Caledonia police here in southeastern Wisconsin posted to Facebook on Friday, July 8th a heads up, as more and more people begin playing this game.

Police said this in the Facebook post:

"There is a new app/game for Apple and Android phones called Pokémon GO. In this game, people that have the app have to get out of their houses and actually enjoy the summer by searching for and training their Pokémons.

The images show what they see on their device. They then go to public places and play the game. I have reliable information the hall in Franksville Park is a training area and the totem pole by the Kids Connection has either a Squirtle, Snorlax or a Rhyhorn.

Because these people have to be in public places to play the game, you may see people in the parks or along roads staring down at their phones instead of paying attention to their surroundings. Not like that doesn't happen already.

Remember, Caledonia Parks close at sundown and County Parks, such as Cliffside are open until 10:00 p.m."

Warning about Pokemon GO from Caledonia police

The heads up from Caledonia police came on the same day a Wyoming girl found a body floating in a river while she was trying to catch a miniature monster in the mobile game, officials confirmed.



Shayla Wiggins, 19, told CNNMoney on Saturday, July 9th how it happened.

Like so many others, Wiggins was eager to play this version of the blockbuster 1990s Game Boy video game.

"Since it's virtual reality, I thought: that's cool," she said.

Wiggins started playing Thursday night, July 7th -- catching 50 virtual animals as she walked through a parking lot and a gas station.

On Friday morning, July 8th, she grabbed her iPhone 6 and slipped on a pair of sandals. Then she took a short walk to explore the Big Wind River, which winds behind her home in the town of Riverton.

"I was trying to get a water Pokémon," she explained.

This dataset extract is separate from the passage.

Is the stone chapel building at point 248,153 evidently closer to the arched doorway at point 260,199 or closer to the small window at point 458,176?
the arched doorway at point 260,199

The game cautions users to keep aware of their surroundings. But like most players, Wiggins stared intently at her phone as she made her way beneath the Wyoming Highway 789 Bridge.

She spotted two deer near the water -- but still no Pokémon. So, she walked down to the rocky river bank. She didn't immediately notice the man's body lying face down in the water six feet to her left.

"I guess I was only paying attention to my phone and where I was walking," she said.

When she finally realized she was standing near a corpse, Wiggins called the police and led them to the scene.

The Fremont County Sheriff's Office confirmed that it's investigating the man's death. Investigators think it's likely the man drowned at that spot, where the water is only three feet deep.

"The death appears to be accidental in nature," Undersheriff Ryan D. Lee said in a statement.

Police haven't publicly identified the man.

Shawna Wiggins told CNNMoney her daughter was "pretty scared and shaken," but is doing much better.

"I probably would have never went down there if it weren't for this game," Shayla Wiggins admitted. "But in a way, I'm thankful. I feel like I helped find his body. He could have been there for days."

Wiggins, who is working at a Dairy Queen for the summer before starting college in Arizona, said she still plans to keep playing Pokémon GO to explore her central Wyoming town.

Australian police issued a warning about the game the day after it came out.

In a Facebook post, the Northern Territory Police, Fire and Emergency Services asked players not to go hunting inside the station, saying that they merely need to be close to the building to collect their goodies.


The game includes a warning asking people to be aware of their surroundings, while Australian police asked players to look up from their phones when they cross the street.

The game is a cooperation between Niantic, Inc., Nintendo, and The Pokémon Company.

"For the first time, with this game, Pokémon are going to roam free in the real world," John Hanke, CEO of Niantic said.

"Pokémon GO will allow players to capture Pokemon who inhabit parks, shopping areas, sidewalks, and the countryside in places all around the world," Hanke added.

Hanke also hinted that popular Pokemon like Squirtle, Bulbasaur and Pikachu are hiding by popular spots like the waterfront in San Francisco.